Action item: The lines from the start of the data through the line containing "scientific name: Rusa unicolor" are to be reproduced exactly, both ends included.

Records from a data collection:

::::

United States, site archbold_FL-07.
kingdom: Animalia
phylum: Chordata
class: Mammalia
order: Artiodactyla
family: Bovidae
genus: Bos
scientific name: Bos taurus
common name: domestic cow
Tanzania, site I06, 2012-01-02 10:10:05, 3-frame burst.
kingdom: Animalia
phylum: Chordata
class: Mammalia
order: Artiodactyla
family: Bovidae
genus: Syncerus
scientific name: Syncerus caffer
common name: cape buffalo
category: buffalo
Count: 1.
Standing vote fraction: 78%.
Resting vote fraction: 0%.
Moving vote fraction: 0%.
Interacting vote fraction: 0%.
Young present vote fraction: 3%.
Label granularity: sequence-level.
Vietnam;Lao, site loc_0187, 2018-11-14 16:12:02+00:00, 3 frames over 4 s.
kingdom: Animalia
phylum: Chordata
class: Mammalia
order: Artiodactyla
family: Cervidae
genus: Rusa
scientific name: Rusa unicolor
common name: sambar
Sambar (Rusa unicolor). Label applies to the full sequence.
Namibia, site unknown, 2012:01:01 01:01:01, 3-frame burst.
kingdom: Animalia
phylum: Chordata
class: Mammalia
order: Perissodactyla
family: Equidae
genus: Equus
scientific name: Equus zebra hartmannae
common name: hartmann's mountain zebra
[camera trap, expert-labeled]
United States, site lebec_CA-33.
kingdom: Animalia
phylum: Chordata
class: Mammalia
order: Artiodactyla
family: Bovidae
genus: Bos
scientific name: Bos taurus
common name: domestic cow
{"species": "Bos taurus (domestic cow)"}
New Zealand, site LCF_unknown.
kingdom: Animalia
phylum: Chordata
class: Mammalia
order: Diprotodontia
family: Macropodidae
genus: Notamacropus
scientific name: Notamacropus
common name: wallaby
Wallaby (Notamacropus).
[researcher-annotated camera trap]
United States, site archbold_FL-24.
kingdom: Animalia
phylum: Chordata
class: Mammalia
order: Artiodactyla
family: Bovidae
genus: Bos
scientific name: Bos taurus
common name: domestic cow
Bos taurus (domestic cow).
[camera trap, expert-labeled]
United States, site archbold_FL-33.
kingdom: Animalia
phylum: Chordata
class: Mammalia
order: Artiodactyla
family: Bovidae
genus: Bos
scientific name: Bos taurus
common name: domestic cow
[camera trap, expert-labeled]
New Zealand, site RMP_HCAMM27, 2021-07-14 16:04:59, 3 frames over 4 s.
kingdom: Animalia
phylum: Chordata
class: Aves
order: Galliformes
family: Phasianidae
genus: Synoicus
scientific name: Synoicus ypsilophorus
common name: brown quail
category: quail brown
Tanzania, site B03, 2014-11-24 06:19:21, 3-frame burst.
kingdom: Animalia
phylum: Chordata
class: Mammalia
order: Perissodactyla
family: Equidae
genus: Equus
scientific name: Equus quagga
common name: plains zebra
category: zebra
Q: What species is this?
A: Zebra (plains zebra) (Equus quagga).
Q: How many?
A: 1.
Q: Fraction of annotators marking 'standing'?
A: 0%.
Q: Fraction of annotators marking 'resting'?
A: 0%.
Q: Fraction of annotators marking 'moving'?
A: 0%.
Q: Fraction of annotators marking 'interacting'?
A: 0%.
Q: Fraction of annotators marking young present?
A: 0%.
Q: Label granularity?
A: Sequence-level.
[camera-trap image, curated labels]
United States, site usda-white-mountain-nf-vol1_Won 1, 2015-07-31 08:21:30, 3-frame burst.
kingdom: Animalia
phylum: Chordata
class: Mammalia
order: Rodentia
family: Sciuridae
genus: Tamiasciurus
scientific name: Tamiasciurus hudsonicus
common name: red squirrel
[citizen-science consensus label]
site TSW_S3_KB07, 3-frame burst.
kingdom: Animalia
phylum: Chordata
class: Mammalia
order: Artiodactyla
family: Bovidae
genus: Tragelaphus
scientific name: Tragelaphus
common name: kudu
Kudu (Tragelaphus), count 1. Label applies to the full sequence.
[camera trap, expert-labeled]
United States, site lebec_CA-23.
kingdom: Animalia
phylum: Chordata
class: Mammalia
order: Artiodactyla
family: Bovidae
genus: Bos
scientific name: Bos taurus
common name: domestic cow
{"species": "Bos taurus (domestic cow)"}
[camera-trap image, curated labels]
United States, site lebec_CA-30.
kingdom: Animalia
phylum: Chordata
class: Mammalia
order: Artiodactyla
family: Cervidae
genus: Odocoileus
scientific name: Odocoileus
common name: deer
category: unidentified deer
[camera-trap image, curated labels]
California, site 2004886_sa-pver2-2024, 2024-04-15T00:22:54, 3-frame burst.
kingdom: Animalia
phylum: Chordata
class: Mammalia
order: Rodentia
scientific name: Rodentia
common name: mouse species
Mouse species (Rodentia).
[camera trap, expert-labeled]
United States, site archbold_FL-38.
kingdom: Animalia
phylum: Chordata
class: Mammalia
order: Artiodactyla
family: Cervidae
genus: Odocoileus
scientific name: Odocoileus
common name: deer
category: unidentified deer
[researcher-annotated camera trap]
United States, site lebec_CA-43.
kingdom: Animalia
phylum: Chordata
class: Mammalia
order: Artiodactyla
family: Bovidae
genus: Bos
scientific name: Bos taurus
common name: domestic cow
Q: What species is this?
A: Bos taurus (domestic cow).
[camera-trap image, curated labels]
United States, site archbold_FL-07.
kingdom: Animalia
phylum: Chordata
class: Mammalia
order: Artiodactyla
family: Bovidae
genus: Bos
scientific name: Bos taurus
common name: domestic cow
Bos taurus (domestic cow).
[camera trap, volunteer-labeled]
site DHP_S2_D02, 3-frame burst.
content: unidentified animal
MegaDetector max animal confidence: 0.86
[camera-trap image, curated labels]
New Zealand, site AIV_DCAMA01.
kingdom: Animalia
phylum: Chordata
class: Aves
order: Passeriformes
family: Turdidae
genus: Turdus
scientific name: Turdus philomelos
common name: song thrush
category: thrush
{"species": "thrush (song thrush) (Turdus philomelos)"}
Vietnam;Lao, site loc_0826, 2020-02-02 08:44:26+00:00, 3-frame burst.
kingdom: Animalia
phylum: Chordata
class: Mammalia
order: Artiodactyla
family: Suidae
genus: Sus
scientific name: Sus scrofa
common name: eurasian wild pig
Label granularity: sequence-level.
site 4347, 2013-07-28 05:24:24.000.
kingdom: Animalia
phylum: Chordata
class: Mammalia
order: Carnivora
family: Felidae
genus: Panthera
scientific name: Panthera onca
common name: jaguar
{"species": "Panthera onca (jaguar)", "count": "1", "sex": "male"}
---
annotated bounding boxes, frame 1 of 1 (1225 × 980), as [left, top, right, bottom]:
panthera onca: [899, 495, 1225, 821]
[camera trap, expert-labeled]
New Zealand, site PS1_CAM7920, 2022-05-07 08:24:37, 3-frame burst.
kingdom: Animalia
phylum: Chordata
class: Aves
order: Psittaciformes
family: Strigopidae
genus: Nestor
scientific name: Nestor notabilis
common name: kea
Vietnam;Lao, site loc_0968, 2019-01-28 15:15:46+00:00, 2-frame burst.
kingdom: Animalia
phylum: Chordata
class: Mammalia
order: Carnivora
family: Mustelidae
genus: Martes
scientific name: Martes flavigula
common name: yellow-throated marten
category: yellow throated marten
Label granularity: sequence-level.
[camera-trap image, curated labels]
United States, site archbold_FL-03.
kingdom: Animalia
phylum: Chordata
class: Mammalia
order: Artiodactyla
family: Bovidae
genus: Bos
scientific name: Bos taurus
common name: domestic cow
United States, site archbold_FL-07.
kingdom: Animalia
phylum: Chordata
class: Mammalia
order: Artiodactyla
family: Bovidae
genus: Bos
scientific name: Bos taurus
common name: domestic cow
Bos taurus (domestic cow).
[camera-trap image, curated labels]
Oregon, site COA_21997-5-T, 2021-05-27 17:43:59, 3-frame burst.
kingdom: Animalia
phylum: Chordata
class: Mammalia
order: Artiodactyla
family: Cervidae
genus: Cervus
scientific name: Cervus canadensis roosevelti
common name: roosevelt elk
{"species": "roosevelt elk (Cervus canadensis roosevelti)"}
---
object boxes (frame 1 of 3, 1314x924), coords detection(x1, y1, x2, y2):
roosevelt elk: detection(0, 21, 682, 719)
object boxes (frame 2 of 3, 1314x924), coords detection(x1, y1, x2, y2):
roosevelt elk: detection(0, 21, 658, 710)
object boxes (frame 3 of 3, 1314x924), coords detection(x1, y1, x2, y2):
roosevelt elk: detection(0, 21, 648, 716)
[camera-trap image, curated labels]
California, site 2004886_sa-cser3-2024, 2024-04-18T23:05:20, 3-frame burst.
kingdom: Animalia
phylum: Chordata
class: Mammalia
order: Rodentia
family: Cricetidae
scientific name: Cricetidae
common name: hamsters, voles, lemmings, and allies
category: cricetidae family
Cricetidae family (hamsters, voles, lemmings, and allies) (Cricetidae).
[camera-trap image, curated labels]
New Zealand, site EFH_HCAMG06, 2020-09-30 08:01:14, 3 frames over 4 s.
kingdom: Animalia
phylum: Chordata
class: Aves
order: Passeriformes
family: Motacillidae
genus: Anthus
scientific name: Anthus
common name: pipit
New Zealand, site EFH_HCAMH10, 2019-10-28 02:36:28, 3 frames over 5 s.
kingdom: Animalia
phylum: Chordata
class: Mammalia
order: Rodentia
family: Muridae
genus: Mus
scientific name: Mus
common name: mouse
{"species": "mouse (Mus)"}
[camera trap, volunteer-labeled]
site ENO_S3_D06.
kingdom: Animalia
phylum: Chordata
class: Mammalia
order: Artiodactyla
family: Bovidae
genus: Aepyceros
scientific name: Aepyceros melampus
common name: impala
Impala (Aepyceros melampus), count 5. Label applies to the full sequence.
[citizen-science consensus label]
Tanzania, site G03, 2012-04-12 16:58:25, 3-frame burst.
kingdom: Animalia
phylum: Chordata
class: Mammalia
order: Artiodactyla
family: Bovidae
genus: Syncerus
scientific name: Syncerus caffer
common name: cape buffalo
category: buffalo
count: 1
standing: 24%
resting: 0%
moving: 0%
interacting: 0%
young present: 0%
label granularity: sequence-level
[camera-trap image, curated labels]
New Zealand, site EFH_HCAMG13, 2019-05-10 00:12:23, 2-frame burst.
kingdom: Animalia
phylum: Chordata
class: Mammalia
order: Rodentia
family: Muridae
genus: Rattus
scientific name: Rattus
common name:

::::

Solution below:
United States, site archbold_FL-07.
kingdom: Animalia
phylum: Chordata
class: Mammalia
order: Artiodactyla
family: Bovidae
genus: Bos
scientific name: Bos taurus
common name: domestic cow
Tanzania, site I06, 2012-01-02 10:10:05, 3-frame burst.
kingdom: Animalia
phylum: Chordata
class: Mammalia
order: Artiodactyla
family: Bovidae
genus: Syncerus
scientific name: Syncerus caffer
common name: cape buffalo
category: buffalo
Count: 1.
Standing vote fraction: 78%.
Resting vote fraction: 0%.
Moving vote fraction: 0%.
Interacting vote fraction: 0%.
Young present vote fraction: 3%.
Label granularity: sequence-level.
Vietnam;Lao, site loc_0187, 2018-11-14 16:12:02+00:00, 3 frames over 4 s.
kingdom: Animalia
phylum: Chordata
class: Mammalia
order: Artiodactyla
family: Cervidae
genus: Rusa
scientific name: Rusa unicolor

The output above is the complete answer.